- Prompt -
Can you reproduce the passage of the article on the Oscar viewing rule from "There’s faking it ’til" up to and including "movie was striking.", word for word?

======== Document ========

There’s faking it ’til you make it, and then there’s faking it for years after you’ve already made it. Some Oscar voters who’ve long since made it into the Academy of Motion Picture Arts and Sciences have apparently embraced the latter. Last month, the elite film-industry group announced a new rule for the final round of voting for next year’s Oscar winners. Academy members must now watch all of the films before casting their ballots—all of them, all the way through.
That might seem like an obvious rule for voters of any award: View the works you’re judging. But when I recently spoke with several Academy members about the new condition, the lack of consensus about how to judge a movie was striking.
“I am the first one to be on that list of people who don’t watch everything,” one film editor in the Academy told me. (All of my interview subjects in the Academy requested anonymity to speak candidly about their own behavior or the Academy’s conduct.) “Wicked is totally uninteresting. I know I’m not going to vote for it, and I didn’t really watch it,” she added, referring to the Wizard of Oz prequel that was nominated for Best Picture this year. “I can only watch the things I’m interested in. Otherwise, for me, it’s a waste of my time.” The new rule won’t change her habits, she told me. “I know what I like. I know what I don’t like. If I start it and watch 10, 15 minutes and know I’m not going to vote for it, I’ll just continue ‘Play,’ but I might not watch it. I’m just gonna walk away.”

======== Information given ========

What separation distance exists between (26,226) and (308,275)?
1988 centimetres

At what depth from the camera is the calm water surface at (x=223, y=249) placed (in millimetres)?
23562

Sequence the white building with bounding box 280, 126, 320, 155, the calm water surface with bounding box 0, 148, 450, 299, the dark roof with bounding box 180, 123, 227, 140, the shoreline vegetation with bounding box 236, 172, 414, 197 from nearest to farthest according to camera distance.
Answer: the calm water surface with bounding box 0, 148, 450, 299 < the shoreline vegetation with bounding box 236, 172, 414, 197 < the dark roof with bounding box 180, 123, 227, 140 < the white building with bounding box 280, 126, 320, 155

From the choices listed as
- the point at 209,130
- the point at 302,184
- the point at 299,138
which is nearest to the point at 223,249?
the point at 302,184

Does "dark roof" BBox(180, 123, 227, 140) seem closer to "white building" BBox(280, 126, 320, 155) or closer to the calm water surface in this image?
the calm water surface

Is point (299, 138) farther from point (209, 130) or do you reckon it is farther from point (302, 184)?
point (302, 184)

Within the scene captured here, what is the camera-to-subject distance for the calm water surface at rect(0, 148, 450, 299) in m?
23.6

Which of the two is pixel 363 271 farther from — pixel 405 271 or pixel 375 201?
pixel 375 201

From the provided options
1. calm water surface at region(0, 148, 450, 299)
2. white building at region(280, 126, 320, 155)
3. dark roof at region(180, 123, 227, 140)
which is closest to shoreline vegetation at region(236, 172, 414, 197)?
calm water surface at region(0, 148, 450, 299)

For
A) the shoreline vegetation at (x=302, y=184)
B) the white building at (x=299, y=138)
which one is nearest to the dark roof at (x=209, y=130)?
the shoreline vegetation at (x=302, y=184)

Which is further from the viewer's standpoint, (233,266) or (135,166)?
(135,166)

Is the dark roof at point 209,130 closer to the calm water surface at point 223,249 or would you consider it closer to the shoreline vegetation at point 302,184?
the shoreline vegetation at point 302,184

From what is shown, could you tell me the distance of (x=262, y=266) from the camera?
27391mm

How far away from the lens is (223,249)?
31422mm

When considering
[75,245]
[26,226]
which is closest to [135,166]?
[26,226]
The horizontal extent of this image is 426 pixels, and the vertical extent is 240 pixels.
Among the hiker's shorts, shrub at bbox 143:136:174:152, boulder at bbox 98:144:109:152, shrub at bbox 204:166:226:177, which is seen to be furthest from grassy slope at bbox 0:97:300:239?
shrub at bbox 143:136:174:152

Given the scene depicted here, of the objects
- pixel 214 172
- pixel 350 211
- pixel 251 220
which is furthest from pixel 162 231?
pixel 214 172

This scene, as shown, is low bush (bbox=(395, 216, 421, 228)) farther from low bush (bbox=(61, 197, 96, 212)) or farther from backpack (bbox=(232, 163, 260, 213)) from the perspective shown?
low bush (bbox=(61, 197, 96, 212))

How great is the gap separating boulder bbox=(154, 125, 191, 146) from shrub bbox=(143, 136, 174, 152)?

========

- Finished answer -
There’s faking it ’til you make it, and then there’s faking it for years after you’ve already made it. Some Oscar voters who’ve long since made it into the Academy of Motion Picture Arts and Sciences have apparently embraced the latter. Last month, the elite film-industry group announced a new rule for the final round of voting for next year’s Oscar winners. Academy members must now watch all of the films before casting their ballots—all of them, all the way through.
That might seem like an obvious rule for voters of any award: View the works you’re judging. But when I recently spoke with several Academy members about the new condition, the lack of consensus about how to judge a movie was striking.